View attachment 2934
View attachment 2935


Digging through an old box of relics that belonged to my grandfather, I came across these 2 badges from long defunct departments. The first was American Optical Police in Southbridge. I can vaguely remember going there with my mother to visit my grandfather and bring him lunch. I recall the unmarked black cruisers that they had. The second one is from the Wyman Gordon Company where he worked during the late 40's and 50's. Both agencies are now long gone. What other private or public agencies were out there back in the day?


----------



## 78thrifleman (Dec 18, 2005)

CMPSA


----------



## Guest (Oct 10, 2011)

Raytheon Police....I have their patch in my basement somewhere.


----------



## 7costanza (Aug 29, 2006)

> Raytheon Police


?? more info please.


----------



## Guest (Oct 10, 2011)

7costanza said:


> ?? more info please.


Because they're a defense contractor, Raytheon has to have armed security. One of my many post-military temporary jobs was working security at an office building in Dedham where Raytheon had offices, and their security would do a Detex tour every couple of hours, and had to sign in and out with us at the front desk. Their patches and badges said "Raytheon Police" and they drove an unmarked car. I have no idea what law enforcement authority they had or where they got it from, or if they still call themselves "police", as this was back in the 1980's.


----------



## USAF3424 (Mar 18, 2008)

Boston Municipal Police Department (1979-2007)


----------



## firefighter39 (Apr 10, 2006)

South Shore Plaza Police


----------



## Guest (Oct 11, 2011)

Massachusetts Parking Authority Police, Massachusetts Convention Center Police.


----------



## niteowl1970 (Jul 7, 2009)

Ayer Constable Fugitive Apprehension police


----------



## CJIS (Mar 12, 2005)

NEMC Police

MDC Police

RMV Police

---------- Post added at 01:25 ---------- Previous post was at 01:23 ----------

Capitol police


----------



## HousingCop (May 14, 2004)

*Plenty of towns & cities have had Park Police, Airport Police, School Police, Housing Police, etc..... that have gone defunct. Most companies during WW2 had to have armed Civilian Military Police who were equiped with .38's, rifles and Thompson sub guns. 
American Optical made lenses for binoculars & rifle scopes and various other glass for the War Dept. during & after WW2. Wyman-Gordon Co. was a forged metal & machine factory in & around Worcester. I collect tin & have plenty of old stuff. Just wish I had the stories that went with them. HC*


----------



## frapmpd24 (Sep 3, 2004)

Providence and Worcester Railroad Police. Disbanded in 2002. I have worked/currently work with a few past members one of the department. A couple guys had K9's at the time they were with the department back in the 80's. Another worked there at the time they became defunct. I have one of the last calendars somewhere with collectables.

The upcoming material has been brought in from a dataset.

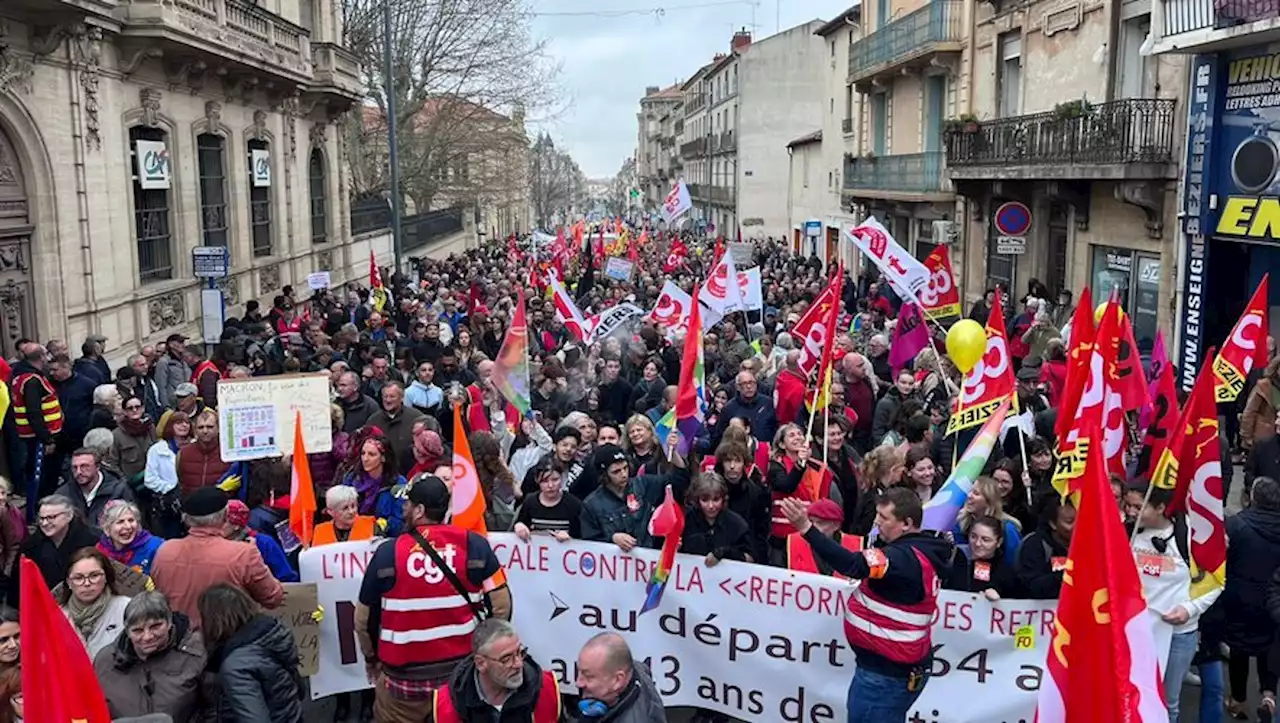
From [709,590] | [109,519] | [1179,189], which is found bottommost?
[709,590]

Also, Grafton and Upton Railroad Police had one officer under their old ownership. The railroad has a knew owner and is bringing the 15-mile line back to life, so wonder if he will eventually have a department in some capacity again.










Sent from my iPhone using Tapatalk


----------



## EJS12213 (Jul 13, 2008)

Delta784 said:


> Because they're a defense contractor, Raytheon has to have armed security. One of my many post-military temporary jobs was working security at an office building in Dedham where Raytheon had offices, and their security would do a Detex tour every couple of hours, and had to sign in and out with us at the front desk. Their patches and badges said "Raytheon Police" and they drove an unmarked car. I have no idea what law enforcement authority they had or where they got it from, or if they still call themselves "police", as this was back in the 1980's.

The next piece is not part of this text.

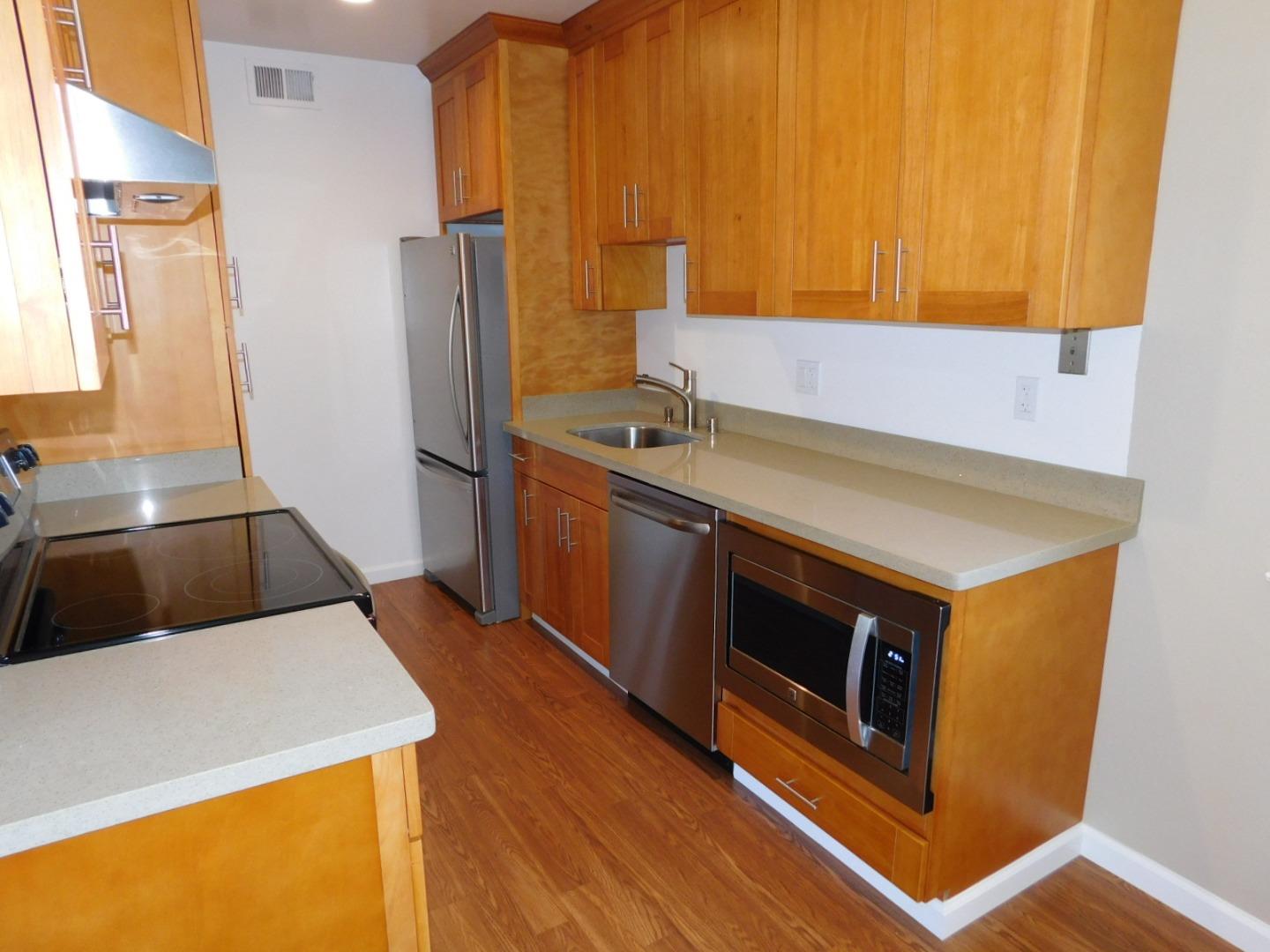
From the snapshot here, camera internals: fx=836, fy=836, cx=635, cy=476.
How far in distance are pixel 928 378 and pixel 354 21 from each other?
258cm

I know someone that works Security at the one in Marlborough and they are unarmed.


----------



## 263FPD (Oct 29, 2004)




----------



## Guest (Oct 12, 2011)

EJS12213 said:


> I know someone that works Security at the one in Marlborough and they are unarmed.


The plants that manufacture defense contract weapons have to have armed security, it's a requirement of the contract.


----------



## niteowl1970 (Jul 7, 2009)

View attachment 3084


----------



## Goose (Dec 1, 2004)

It's not MA, but the Coors Brewing Company used to have their own PD as well.


----------



## k12kop (May 24, 2005)

These guys live in my head, Do they count?
View attachment 3085


----------



## GuyS (Dec 31, 2006)

For what it's worth, an employee of P&W railroad was saying that the legal dept is reviewing possibly resurrecting the RR PD on a much smaller scale. Apparently due to the recommendation of DHS.


----------